Rezension

Zurecht gelobt

Zur See -

Zur See
von Dörte Hansen

Inselwelt im Wandel

Dörte Hansen beschreibt das Leben der Familie Sander auf einer Nordseeinsel 1 Stunde vom Festland entfernt.
Wir erfahren, wie sich mit den Touristen und der rückläufigen Seefahrt das Leben der Inselbewohner verändert hat. Von harter Ursprünglichkeit über 50er Jahre Ferienidyll bis hin zum Massentourismus der Neuzeit beschreibt sie die Entwicklung mit ihren Auswirkungen auf Bebauung, Natur und veränderte seelische Zustände der Inselbewohner.
Hansens Sprache ist klar, eindringlich und fast lyrisch. Schon auf den ersten Seiten versinkt man in diesen phantastischen Sätzen:
Und dass Ihr Haus in einem alten Rhythmus atmet: schwer im Frühling, schnell im Sommer, kurz im Herbst und tief im Winter, wie der Mann, der es gebaut hat, und die Frau, die ihn im Februar in Richtung Eismeer Segeln sah, im Juni auf den Heufeldern gebraucht hätte und im Oktober auf ihn wartete, mit einem neuen Kind im Arm.

Die Autorin macht es ihren LeserInnen nicht leicht. Das ist kein idyllischer Roman übers Inselleben, keine der Figuren wächst einem ans Herz.

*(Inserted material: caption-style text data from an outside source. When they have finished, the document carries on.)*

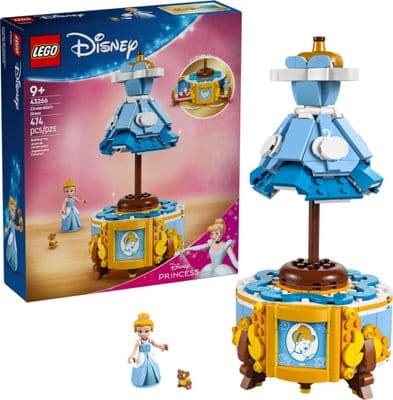 LEGO Disney Cinderella's Dress - 43266
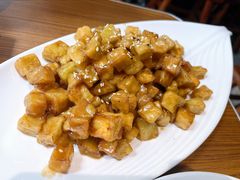 糖麻茄子-韩邦朝天锅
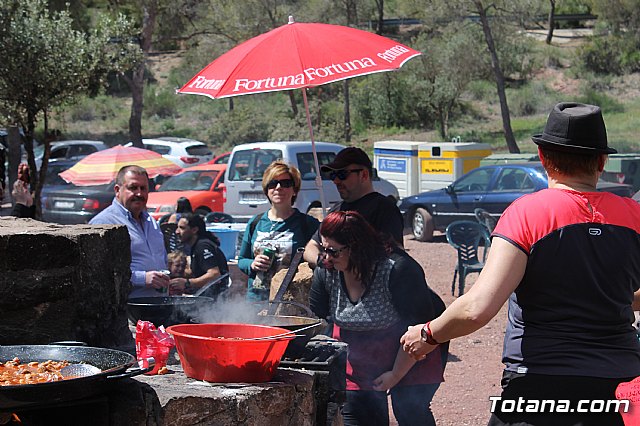 Jornada de convivencia en La Santa - Carnaval, Ayudas de San Juan y AMPA Santiago - 76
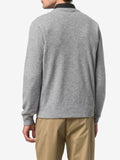 K-Way Pullover Sebastien Uomo K5146JW Grey md - Grigio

Es ist eher eine psychologische Studie, einer aus den Fugen geratenen Welt.
Nicht mal das Ende ist versöhnlich, im Gegenteil, die See zeigt ihre Macht - sie lässt sich nicht so einfach verändern.
Mit viel Phantasie kann man eventuell ein schmales Licht am Ende des Horizontes ausmachen, es könnte aber auch der Vorbote eines großen Sturmes sein.
Wer ein Buch ohne 'Zuckerguss' lesen mag und statt dessen die schönen Sätze der Autorin genießen kann, wird begeistert sein.
Dieses Buch wird in meinem Schrank bleiben und sicher noch mehrmals gelesen werden in den mehr als 30 Jahren, die ich noch leben möchte.